------ Reading passage

Other descriptive words and phrases to describe the negligent indifference to ethical violations are: “deliberate ambiguity” or “strategic ambiguity,” obscurantism …
The smudging of language is “Orwellian” in nature; a “societal condition that George Orwell identified as being destructive to the welfare of a free society. It connotes an attitude and a policy of control by propaganda, misinformation, denial of truth, …”  It considers the people unworthy and incompetent of evaluating and managing the facts.
This style is practiced by prosecutors when lucky enough to grab onto to a citizen who is new to the legal system.  Prosecutors know the citizen is extremely vulnerable to manipulation due to lack of knowledge. Across this great country prosecutors are failing to turn over mitigating evidence to public defenders and private lawyers.  Their hands are tied in order to preserve bartering power in plea agreements, a nasty little invention that assures plenty of time on the golf course for the court house work group.  Public defenders are not a match to the power of the prosecutor. 
This judicial philosophy that is dangerous to democracy has been too readily accepted into general practice.  Commissions on Judicial Discipline are supposed to be the home guard, protecting the rights of the people from judges and prosecutors who have become comfortable with a certain sloth that develops in patterns of organizational behavior.  Amy Bach in her book, “Ordinary Injustice,” observes: “Ordinary injustice results when a community of legal professionals becomes so accustomed to a ‘pattern of lapses’ that they no longer can see their role in them.” 
I don’t believe the commissions or the courts could be called Machiavellian because cunning is lacking; arrogance trumps cunning.  The most apt phrase I have heard, one used in our prison culture, is “stuck on stupid.” This is a fitting description for the intense commitment to avoid the content of judicial complaints.  It also describes the same needle stuck in the groove of indifference that our appeals courts scratch out.
How about “tergiversate” as another defining word; when one uses “weasel words” they create meaningless rhetoric, they communicate nothing useful or meaningful when answering a specific question; they evade by subterfuge.

------------
------ Data provided

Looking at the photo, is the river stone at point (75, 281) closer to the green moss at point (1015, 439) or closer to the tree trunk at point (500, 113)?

------------

## What the task asks
Pick up the essay on evasive language in the courts and continue it from its final sentence. The data come from a separate source.

## Reply to the exercise
These words and phrases indicate different forms of sophistry; the words of many of our judiciary look good on the outside but are rotten in the middle.  Like biting into a shiny red apple, one must be aware of the pretty fruit; it may harbor a slimy worm.  Better still, lets call this evasion what it is; it is self serving and pompous.
In her research Amy Bach noted the opinion of J. Richard Hachman, an organizational psychologist at Harvard; “There is plenty of Social Science evidence that proves the system often shapes the individual.” Our judicial branches have to endeavor not to become Ministers of Indifference, creators of unpeople (expungers of people), colonialized oppressors, purveyors of gibberish!
The question is “how strong is an “individual’s capacity to oppose the cultural current of a group or organization?””  Not strong enough because any body of law that adjudicates regrettably tends to end up shaped by the system they have become part of.
The overseers of our judicial systems must not be part of the judicial system.  Oversight commissions should not be comprised of judges, prosecutors, or law enforcement.  They should be comprised of legal advisors independent of political/judicial influence and representatives from special interest groups such as mental health practitioners, religious leaders, and people from the business community.